Pouvoir obscur
On retrouva le corps sans vie de Kikutarô le lendemain matin. Pour le Kikuya, c'était une série noire.
— Le malheur s'acharne sur nous ! s'écria la patronne. Il faut faire une offrande au sanctuaire Tenjin pour qu'on nous révèle quelle offense nous avons pu commettre envers les dieux.
— Il semblerait que nous soyons la cible d'une malédiction, en effet, constata le patron. Peut-être un renard malveillant, un fantôme, ou quelque mauvais esprit. Le dieu Kôshin, peut-être. Je crois que j'ai oublié de faire venir le maître des rituels pour les rites de purification le mois dernier…
La rapacité du patron, qui refusait de dépenser un sou de plus que prévu, était bien connue.
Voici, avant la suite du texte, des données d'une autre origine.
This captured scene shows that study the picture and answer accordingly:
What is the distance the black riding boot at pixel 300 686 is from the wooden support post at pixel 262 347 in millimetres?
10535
Ce manquement aux usages – le maître des rituels devait passer une fois par an dans les commerces comme les maisons – amena un murmure de mécontentement chez les kagema.
Tous les regards se tournèrent vers le tayû, qui se tenait adossé contre le pilier, en retrait. Tout juste revenu de chez le coiffeur, il regardait le corps du garçon, les bras croisés dans son kimono noir et le visage parfaitement neutre devant l'horrible vue.
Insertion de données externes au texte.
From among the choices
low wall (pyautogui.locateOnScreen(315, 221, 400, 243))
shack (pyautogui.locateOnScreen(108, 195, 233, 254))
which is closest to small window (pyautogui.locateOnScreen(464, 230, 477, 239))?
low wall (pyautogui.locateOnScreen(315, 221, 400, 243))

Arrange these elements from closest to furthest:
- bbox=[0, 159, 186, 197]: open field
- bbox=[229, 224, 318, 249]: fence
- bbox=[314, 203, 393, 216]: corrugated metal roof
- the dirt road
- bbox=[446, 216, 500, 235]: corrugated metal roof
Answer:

— C'est lui, entendit-il murmurer. Il nous jette des malédictions à la figure... Depuis qu'il est là, les coups durs s'enchainent.
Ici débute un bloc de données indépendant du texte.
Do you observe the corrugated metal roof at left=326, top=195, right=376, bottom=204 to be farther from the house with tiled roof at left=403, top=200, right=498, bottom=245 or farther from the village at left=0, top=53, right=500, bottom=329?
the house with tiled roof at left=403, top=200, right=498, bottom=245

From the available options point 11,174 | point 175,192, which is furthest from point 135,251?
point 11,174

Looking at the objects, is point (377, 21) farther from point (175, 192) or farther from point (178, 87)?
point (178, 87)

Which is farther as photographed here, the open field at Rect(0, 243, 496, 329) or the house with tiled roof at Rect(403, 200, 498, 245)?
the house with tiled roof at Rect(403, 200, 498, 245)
Personne n'était encore nommé, mais tout le monde savait de qui il s'agissait. Yukigiku... Sa réputation de « renard » était bien établie.
— Je l'ai entendu dire à son apprenti qu'il serait mort avant la prochaine lune, s'il sortait sans lui, chuchota un autre kagema. Pas de doute, il cherche à éliminer la concurrence ! Iori comme Tarô devenaient populaires...
— Il porte malheur... Le mauvais œil...
Un claquement de mains vif dissipa toutes ces rumeurs.
— Voyons, voyons ! s'écria le patron. Au contraire, notre cher Yuki nous a amené la fortune. Notre maison est désormais la plus prospère de Yushima ! Bon, quelqu'un doit s'occuper de ce corps. Je vais prévenir les dôshin.
— Je m'en occupe, moi, s'avança alors Kairii. Je viens d'une famille versée dans les rituels. Je connais les prières pour les morts, je sais ce qu'il faut faire. Donnez-moi une escorte pour porter le cadavre jusqu'à la plaine de Sendagaya.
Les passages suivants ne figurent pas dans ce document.